Fue durante más de tres décadas el alma de los trasplantes. El médico intensivista Jesús María Otero Hernández (1947-2018), más conocido como Chus Otero, recibe la medalla de plata, a título póstumo, por su valiosa labor durante más de tres décadas como coordinador de trasplantes del Principado. Nacido en Zaragoza, era asturiano de adopción. Se jubiló en 2017 después de 45 años en activo, lideró unas 1.300 conversaciones con familias para plantearles la posibilidad de donar órganos después de perder a algún ser querido.

Otero puso en marcha todos los programas de donación que funcionan actualmente en Asturias y gracias a su fructífera tarea la comunidad se ha mantenido siempre a la cabeza del país en tasas de donantes por millón de habitantes. Trabajó siempre codo con codo con Rafael Matesanz, impulsor de la Organización Nacional de Trasplantes (ONT), una entidad que es líder mundial en trasplante de órganos y que en 2010 fue galardonada con el Premio Príncipe de Asturias de Cooperación Internacional.

En el año 1986 fue nombrado coordinador de trasplantes del HUCA. Cuatro años después ascendió a coordinador autonómico. Este facultativo todoterreno se entregó por completo a la unidad y contribuyó a situar al Principado en la cima de los trasplantes en España, tanto por el volumen de donaciones como por el número de interverciones realizadas. El propio Otero vivió en carne propia lo que supone el sistema de trasplantes en España. Se había sometido a un injerto de pulmón, uno de los pocos que no se practica en el Principado, en el hospital de Valdecilla, en Cantabria, en el año 2011. Aunque él mismo confesó que había retrasado la intervención lo más posible, finalmente, tuvo que pasar por quirófano.

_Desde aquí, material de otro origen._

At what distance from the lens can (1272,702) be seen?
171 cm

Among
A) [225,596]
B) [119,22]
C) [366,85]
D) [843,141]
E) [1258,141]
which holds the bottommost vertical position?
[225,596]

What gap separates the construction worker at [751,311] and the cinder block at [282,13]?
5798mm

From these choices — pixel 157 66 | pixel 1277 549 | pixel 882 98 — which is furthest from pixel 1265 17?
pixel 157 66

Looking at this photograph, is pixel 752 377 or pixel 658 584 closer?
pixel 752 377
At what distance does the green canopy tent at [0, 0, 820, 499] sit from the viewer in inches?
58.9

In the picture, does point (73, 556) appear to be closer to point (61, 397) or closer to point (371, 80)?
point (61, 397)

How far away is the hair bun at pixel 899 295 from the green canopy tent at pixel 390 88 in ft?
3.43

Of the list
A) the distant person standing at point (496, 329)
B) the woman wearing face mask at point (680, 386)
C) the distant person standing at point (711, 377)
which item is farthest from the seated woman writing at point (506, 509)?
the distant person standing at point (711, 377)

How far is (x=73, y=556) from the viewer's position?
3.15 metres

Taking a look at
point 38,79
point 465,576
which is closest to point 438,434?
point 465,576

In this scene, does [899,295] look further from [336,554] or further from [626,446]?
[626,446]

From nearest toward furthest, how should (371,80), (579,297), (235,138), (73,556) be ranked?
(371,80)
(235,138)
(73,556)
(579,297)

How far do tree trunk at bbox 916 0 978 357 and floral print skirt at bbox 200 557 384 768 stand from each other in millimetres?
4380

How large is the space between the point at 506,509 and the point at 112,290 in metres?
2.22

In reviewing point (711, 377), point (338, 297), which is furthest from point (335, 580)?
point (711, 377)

Una vez recuperado volvió a vestir la bata hasta el 2017, cuando fue sustituido por una de sus colaboradoras más cercanas, Dolores Escudero.

El fallecimiento de Chus Otero el pasado marzo se produjo el mismo año en el que la sanidad asturiana conmemora el 35 aniversario del primer trasplante renal, el vigésimo del trasplante cardiaco y los 500 trasplantes hepáticos, números que confirman el éxito de los programas que impulsó junto con su equipo.